THE REQUEST: Copy the lines word for word, starting at the one that contains "What distance from the shooting" and ending with the final line. Leave the pictures out.

DATASET EXCERPTS:

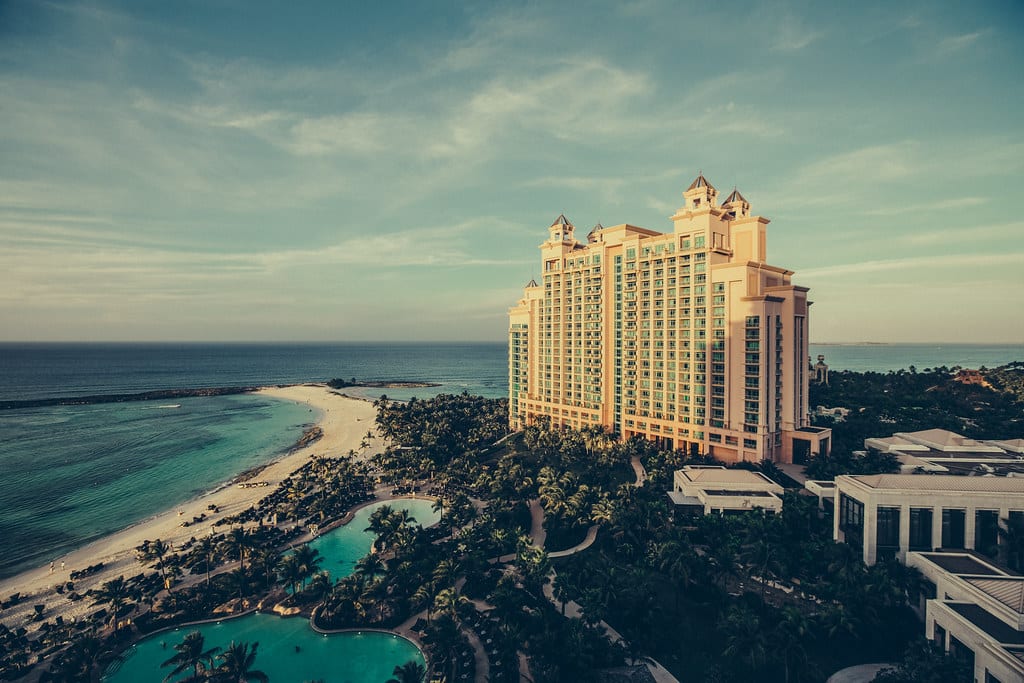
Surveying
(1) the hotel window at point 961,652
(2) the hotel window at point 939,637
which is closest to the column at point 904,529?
(2) the hotel window at point 939,637

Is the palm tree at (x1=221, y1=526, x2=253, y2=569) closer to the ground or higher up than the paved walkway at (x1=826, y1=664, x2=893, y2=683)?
higher up

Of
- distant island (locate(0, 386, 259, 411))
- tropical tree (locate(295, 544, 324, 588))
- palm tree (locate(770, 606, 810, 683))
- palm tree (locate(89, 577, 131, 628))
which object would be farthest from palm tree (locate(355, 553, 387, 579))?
distant island (locate(0, 386, 259, 411))

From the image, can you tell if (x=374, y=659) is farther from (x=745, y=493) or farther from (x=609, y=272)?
(x=609, y=272)

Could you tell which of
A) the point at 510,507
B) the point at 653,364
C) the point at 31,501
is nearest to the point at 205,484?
the point at 31,501

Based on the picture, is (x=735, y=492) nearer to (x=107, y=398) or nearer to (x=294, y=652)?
(x=294, y=652)

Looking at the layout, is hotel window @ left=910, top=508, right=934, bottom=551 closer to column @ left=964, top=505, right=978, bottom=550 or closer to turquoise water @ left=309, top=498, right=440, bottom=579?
column @ left=964, top=505, right=978, bottom=550
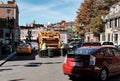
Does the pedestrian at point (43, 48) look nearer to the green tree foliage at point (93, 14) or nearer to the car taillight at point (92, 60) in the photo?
the car taillight at point (92, 60)

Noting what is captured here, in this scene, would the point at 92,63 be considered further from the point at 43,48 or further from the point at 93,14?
the point at 93,14

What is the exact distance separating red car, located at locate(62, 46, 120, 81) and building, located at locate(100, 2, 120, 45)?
1566 inches

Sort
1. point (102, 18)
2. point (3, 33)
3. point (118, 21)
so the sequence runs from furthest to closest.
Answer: point (3, 33), point (102, 18), point (118, 21)

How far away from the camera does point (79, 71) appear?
13.5 m

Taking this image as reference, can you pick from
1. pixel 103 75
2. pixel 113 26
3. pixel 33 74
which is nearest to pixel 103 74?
pixel 103 75

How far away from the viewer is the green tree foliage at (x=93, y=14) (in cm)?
6802

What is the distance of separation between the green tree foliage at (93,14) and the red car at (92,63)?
52.3 m

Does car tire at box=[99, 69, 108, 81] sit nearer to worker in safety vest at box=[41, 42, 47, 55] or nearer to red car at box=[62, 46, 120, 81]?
red car at box=[62, 46, 120, 81]

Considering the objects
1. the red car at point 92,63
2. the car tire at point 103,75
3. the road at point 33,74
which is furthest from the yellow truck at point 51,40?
the car tire at point 103,75

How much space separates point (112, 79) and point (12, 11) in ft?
249

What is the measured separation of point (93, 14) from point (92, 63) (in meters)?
59.8

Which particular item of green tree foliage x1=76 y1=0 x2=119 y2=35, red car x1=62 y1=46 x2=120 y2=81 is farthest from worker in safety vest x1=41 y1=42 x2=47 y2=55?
green tree foliage x1=76 y1=0 x2=119 y2=35

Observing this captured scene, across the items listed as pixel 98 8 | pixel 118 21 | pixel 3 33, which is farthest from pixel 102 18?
pixel 3 33

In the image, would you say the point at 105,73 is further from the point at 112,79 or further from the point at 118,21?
the point at 118,21
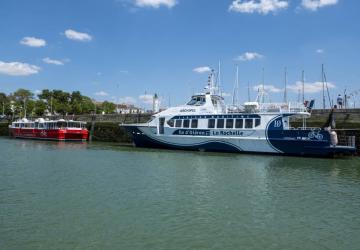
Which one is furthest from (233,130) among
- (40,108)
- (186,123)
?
(40,108)

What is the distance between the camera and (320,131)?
1113 inches

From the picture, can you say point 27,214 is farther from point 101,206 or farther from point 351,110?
point 351,110

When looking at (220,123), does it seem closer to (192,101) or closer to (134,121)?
(192,101)

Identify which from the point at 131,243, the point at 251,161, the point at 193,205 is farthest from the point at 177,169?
the point at 131,243

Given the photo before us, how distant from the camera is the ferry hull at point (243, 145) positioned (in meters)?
28.4

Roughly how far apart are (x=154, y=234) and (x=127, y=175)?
9.19 m

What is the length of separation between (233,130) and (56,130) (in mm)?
26609

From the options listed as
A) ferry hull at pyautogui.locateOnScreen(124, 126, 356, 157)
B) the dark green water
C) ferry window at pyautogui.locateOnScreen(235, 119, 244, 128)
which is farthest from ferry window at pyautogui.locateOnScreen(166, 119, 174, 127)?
the dark green water

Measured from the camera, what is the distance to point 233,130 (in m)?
31.1

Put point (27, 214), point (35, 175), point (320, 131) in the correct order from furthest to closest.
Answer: point (320, 131)
point (35, 175)
point (27, 214)

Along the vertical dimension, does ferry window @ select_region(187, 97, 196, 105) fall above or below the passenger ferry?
above

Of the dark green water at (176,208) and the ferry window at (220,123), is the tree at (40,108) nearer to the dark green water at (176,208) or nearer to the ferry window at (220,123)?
the ferry window at (220,123)

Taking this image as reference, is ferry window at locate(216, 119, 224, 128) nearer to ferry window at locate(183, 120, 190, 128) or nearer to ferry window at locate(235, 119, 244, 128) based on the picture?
ferry window at locate(235, 119, 244, 128)

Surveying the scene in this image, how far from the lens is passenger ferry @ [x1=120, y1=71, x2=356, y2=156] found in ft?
94.3
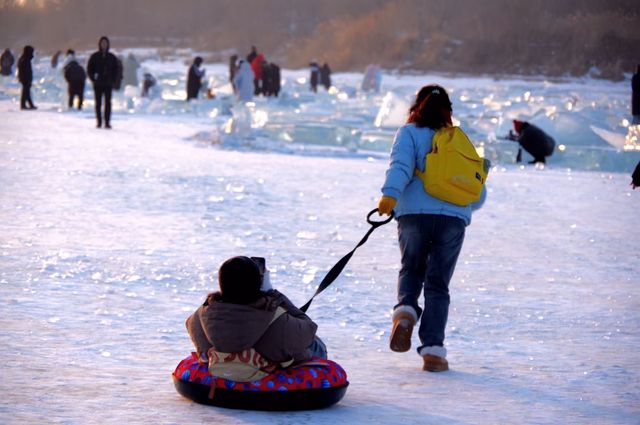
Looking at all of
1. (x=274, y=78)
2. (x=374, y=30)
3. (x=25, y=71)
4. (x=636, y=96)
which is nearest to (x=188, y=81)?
(x=274, y=78)

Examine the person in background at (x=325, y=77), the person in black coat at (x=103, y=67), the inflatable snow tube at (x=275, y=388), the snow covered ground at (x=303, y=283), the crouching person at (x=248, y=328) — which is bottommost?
the person in background at (x=325, y=77)

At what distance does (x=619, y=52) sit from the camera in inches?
3071

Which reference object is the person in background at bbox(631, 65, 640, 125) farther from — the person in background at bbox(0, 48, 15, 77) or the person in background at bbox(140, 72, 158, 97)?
the person in background at bbox(0, 48, 15, 77)

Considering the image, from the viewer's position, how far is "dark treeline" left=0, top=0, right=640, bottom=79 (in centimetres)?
8238

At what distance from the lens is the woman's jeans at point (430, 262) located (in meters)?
5.22

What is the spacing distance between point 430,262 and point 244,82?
2471 cm

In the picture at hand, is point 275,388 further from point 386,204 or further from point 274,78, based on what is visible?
point 274,78

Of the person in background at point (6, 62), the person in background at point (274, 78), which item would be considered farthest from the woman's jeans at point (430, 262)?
the person in background at point (6, 62)

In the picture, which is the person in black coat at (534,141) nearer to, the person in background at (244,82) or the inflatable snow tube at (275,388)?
the person in background at (244,82)

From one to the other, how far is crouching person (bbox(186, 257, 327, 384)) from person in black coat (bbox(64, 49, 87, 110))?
2299 cm

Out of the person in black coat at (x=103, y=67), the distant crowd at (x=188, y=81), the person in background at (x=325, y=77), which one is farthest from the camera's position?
the person in background at (x=325, y=77)

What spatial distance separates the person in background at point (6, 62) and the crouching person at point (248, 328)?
3814cm

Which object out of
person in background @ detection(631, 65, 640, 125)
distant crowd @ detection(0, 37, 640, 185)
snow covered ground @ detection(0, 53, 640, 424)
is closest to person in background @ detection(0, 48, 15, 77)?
distant crowd @ detection(0, 37, 640, 185)

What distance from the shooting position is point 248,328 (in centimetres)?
436
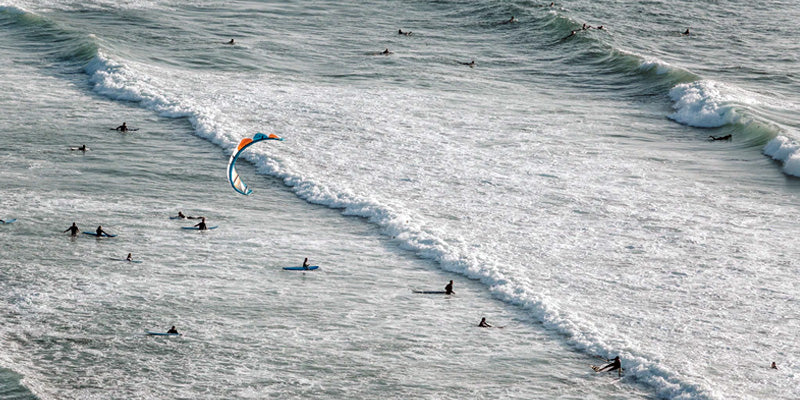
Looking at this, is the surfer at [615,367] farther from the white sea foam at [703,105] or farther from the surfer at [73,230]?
the white sea foam at [703,105]

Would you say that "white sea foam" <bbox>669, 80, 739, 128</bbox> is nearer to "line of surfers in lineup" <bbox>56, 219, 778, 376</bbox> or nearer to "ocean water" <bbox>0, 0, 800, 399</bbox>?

TASK ANSWER:
What distance from the shooting position is point 248,328 (in centimetres)?
436
Looking at this, is the surfer at [615,367] farther from the white sea foam at [703,105] or farther from the surfer at [73,230]?
the white sea foam at [703,105]

Would you say that "white sea foam" <bbox>669, 80, 739, 128</bbox> is nearer to "line of surfers in lineup" <bbox>56, 219, 778, 376</bbox> or nearer to "ocean water" <bbox>0, 0, 800, 399</bbox>?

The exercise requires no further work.